Wednesday, December 21, 2011

The Bourne Idiocy, Part Deux

In As You Like It, Shakespeare famously wrote: "All the world's a stage, and all the men and women merely players [who] have their exits and their entrances."

However, many Hollywood stars think they're more than just "players" (and lotsa luck dragging them off stage). Some evidently believe stardom confers Cicero-like wisdom. Take Matt Damon. Doing his best Marcus Aurelius imitation (i.e., Jason Bourne in a toga), he recently told Elle magazine that he is disappointed with President Obama. "You know, a one-term president with some balls who actually got stuff done would have been, in the long run of the country, much better,” he said. This, mind you, is coming from a college drop-out (Damon) with the gall to critique the guy who earned two university degrees, edited the Harvard Law Review and became leader of the free world while being black. But I guess starring as "Bill the Krill" in Happy Feet 2 has given Damon special insight into judging presidential leadership.

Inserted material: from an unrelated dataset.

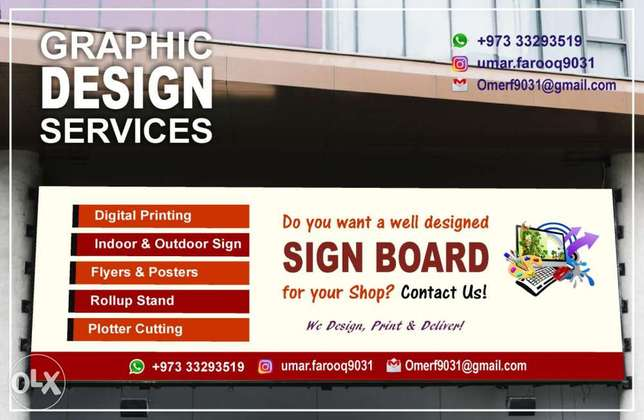 Sign Board Designing Printing and Fixing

Even Elle noted Damon's "now-familiar tone of wounded idealism." Evidently, Damon & Friends thought they had elected the Messiah to the White House. With Resurrection 2.0 nowhere in sight, they're crestfallen. What they got instead was the most productive president in half a century and who operates with the brains, efficiency and, yes, ruthlessness of Michael Corleone. Just ask Obama's opponents in The Five Families worldwide. Yes, Obama had to compromise at times -- you know, like those dithering Founding Fathers -- and he hasn't gotten everything he wants. But Bach's Präludium D Major is still playing in the background. (Think The Godfather, the Baptism sequence.) And yet Damon is convinced that Obama lacks cojones and has little to show since inauguration. Why do the Wizard of Oz lyrics to "If I Only Had A Brain" suddenly leap to mind?
(Dorothy)
With the thoughts you'd be thinkin'
You could be another Lincoln
If you only had a brain ...
Damon's observation is meaningless, of course. Were he a starring member of a theatre troupe in 180 AD and he made similar remarks about Emperor Aurelius, Damon's head would quickly find itself mounted on a Roman pike. Gaius Barackus Obama is more forgiving. But, like the Godfather, he also doesn't miss a thing. The president put the matter into proper perspective when he addressed the White House Correspondents' Dinner in Washington: "I've even let down my key core constituency: movie stars. [laughter] Just the other day, Matt Damon -- I love Matt Damon, love the guy -- Matt Damon said he was disappointed in my performance. [dramatic pause] Well, Matt, I just saw The Adjustment Bureau, so ... right back atcha, buddy."